VAAFM inspectors regularly check retail weights and measures - from ensuring that gas pumps accurately reflect the amount of gas added to the tank, to verifying that produce weighs correctly on register scales. Dollar General was caught through random price checks with inspectors visiting the store.
The Dollar General story plays into an ongoing conversation around food access. The chain has been building its influence in rural communities as the WalMart for places too small to sustain the footprint of a typical WalMart store. This story from The Indicator explains how (and why) the Dollar General strategy diverged sharply from the original dollar store format. It means, among other things, that Dollar Generals are expanding their grocery options. Dollar General even used the fact that it accepts SNAP food benefits as part of its advertising campaign targeting lower income, rural Vermonters (per AP reporting).

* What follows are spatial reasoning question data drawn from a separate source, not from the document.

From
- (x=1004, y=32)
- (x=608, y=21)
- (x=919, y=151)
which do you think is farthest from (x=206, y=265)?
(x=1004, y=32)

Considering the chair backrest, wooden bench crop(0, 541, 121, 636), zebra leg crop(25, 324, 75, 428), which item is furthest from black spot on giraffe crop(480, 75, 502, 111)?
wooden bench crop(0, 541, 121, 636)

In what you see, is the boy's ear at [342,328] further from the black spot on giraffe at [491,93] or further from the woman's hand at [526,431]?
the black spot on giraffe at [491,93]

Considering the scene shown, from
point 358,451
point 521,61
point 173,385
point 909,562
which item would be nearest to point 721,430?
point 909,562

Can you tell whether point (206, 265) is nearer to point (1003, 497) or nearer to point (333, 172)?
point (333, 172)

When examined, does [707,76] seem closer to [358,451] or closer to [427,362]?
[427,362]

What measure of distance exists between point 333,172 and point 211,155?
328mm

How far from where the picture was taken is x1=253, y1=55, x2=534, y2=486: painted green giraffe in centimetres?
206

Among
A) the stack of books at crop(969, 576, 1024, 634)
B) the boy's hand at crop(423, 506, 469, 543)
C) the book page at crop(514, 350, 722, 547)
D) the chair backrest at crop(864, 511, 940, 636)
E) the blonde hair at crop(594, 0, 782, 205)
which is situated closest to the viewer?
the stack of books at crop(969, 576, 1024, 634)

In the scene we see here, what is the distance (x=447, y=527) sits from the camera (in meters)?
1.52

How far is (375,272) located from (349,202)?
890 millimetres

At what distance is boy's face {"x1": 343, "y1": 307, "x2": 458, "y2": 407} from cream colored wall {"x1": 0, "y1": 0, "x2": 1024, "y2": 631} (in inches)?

As a result, $100,000 of its recent fine will go to the Vermont FoodBank.
(For a more in depth discussion of how Dollar General has impacted rural communities across the country, listen to this conversation on the radio program 1A).
Dollar General is a non-traditional source of groceries making inroads into rural places. Does that theme sound familiar? It should because of a second major headline last week: beef jerky and SNAP benefits. The Trump administration set off heated debate with a proposal to expand eligible “staples” to include items like beef jerky, spray cheese, and stuffed olives.
Stores must offer a minimum number of staple items in different food categories to be eligible to accept SNAP benefits. By expanding the definition of eligible items, more convenience stores will be able to accept these benefits, potentially reducing the distance recipients need to travel to get food. However, by changing the definition of staples the government is no longer incentivizing stores to expand their offerings, which could have made more and better food available in underserved communities.
(For more on the topic of selling healthier food in communities served primarily by convenience stores, see this story by the New Food Economy).
This controversy is relevant in Vermont. The Vermont Farm to Plate plan, for example, includes convenience stores as part of its local food system reporting because it recognizes them as a strategically important part of food access in Vermont. But how do we move from where we are today to realizing the full potential of non-traditional grocery sources? There’s a lot of work ahead if these stores will truly help us build a strong food system that reaches everyone in the state.